Spring is here. It’s time to plan your summer food garden.
Grab a notebook and pen because you are going to be noting plans and sketching pictures of your vegetable patch. You have an idea what you want to plant, so let’s make it a reality. Ready?
First sketch your plot. If you have a conventional garden space add all the features like your fencing, the kids’ swing set and outdoor toys.
You don’t want the garden too close to these things because the kids will most likely trample your plants. If you have a pool of a hot tub chemicals might splash onto the garden and kill your plants.
If you simply have a small veranda, roof top or window boxes then prepare your containers with the same care.
Day 1: Prepare your garden beds by digging to loosen the soil and adding organic material. Most plants are content with 6 to 8 inches of good ground for their roots to grow in. Water this and come back tomorrow.
About two inches beneath earth into which you’ve poked your finger, drop your seed. At the head of the row place a paint stirrer with either lettering or the seed packet denoting what the row contains. Plant your rows about one and one half foot apart.
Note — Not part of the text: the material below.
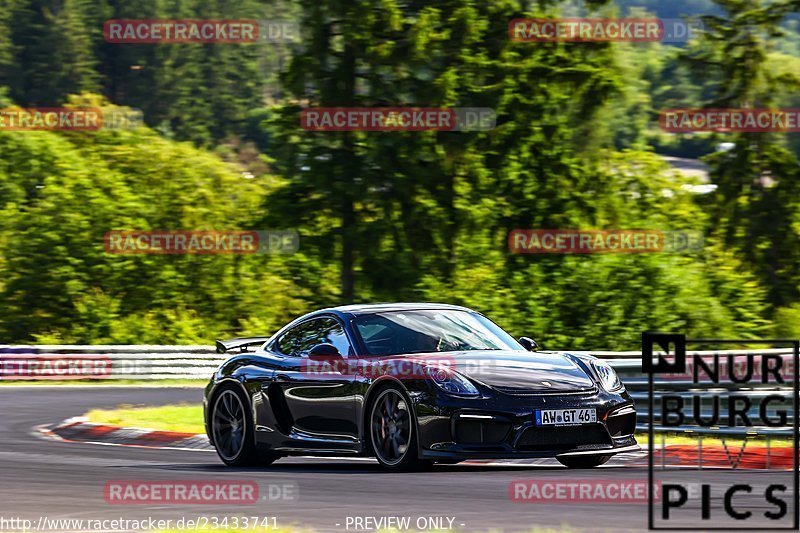 Bild #23433741 - Touristenfahrten Nürburgring Nordschleife (05.08.2023)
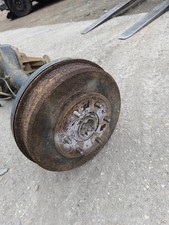 Pont (propulsion) MITSUBISHI L 200 3 3501A110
Note: Planting herbs between rows of vegetables keeps pests from munching on your dinner. Some pests are good, because they destroy damaging pests. Planting parsley, dill and coriander attracts the good pests.
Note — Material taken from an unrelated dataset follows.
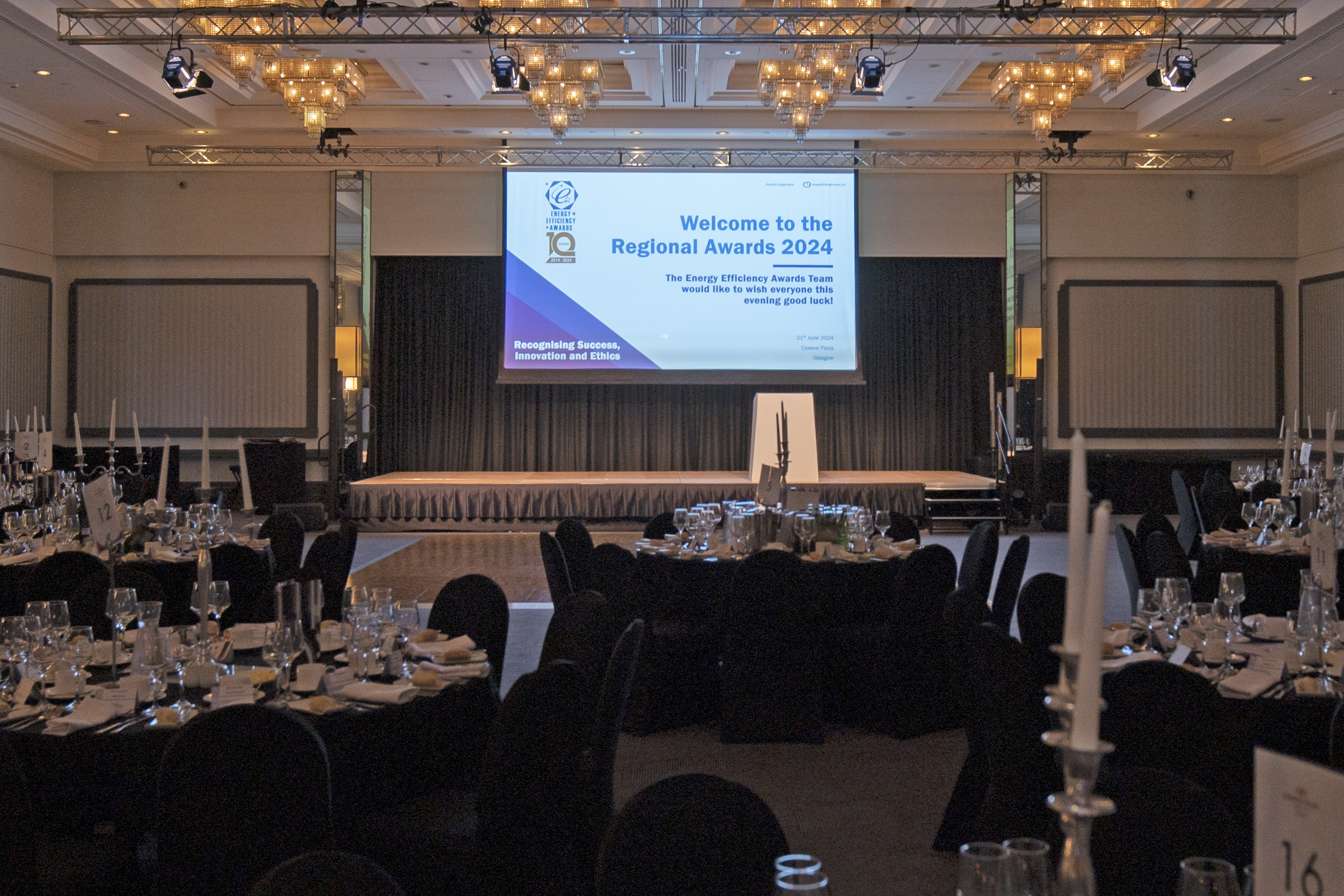 Scottish Energy Efficeincy Awards 2024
The bad ones can be kept at bay by planting sage (repels cabbage moths and carrot flies), borage (repels tomato worms) and catmint (repels aphids, potato beetles and squash bugs).
Mulch and Water
Wood chips work best because they conserve water.
Place your garden hoses beneath the wood chips or other mulch. This ensures the roots get enough water. Most people just sprinkle water atop the plants, but this doesn’t help the roots. The water evaporates in the heat. Water your plants early in the morning or very late at night. It’s cooler then and evaporation won’t happen.
If you live in an apartment and want to grow vegetables in containers or window boxes, make sure you have the proper acidity in the soil.
The best way to do this is to make a pot of tea and then water it down considerably. Pouring this into the soil brings up the pH of the soil, but it doesn’t harm the fruit.
Pick small veggies frequently; it encourages regrowth. Make sure to pinch the tomato plants or they won’t grow new fruit. Trimming the leaves will also ensure new growth.
Before you plant blueberries, know that they need soil high in acidity. Prepare the soil for a year or so before planting them in winter or early spring.
If you want strawberries all summer long, plant everbearing. The June variety only produces in the spring and they are larger than everbearing.
Raspberries planted once, along with strawberries, come back year after year, but need to be pruned back so they don’t take over the plot.
Dig up root plants when the tops begin to flower for early veggies or when the tops turn brown for full-grown veggies.
Check daily for squashes, cucumbers and courgettes. Catch broccoli and cauliflower as they head or they’ll burst.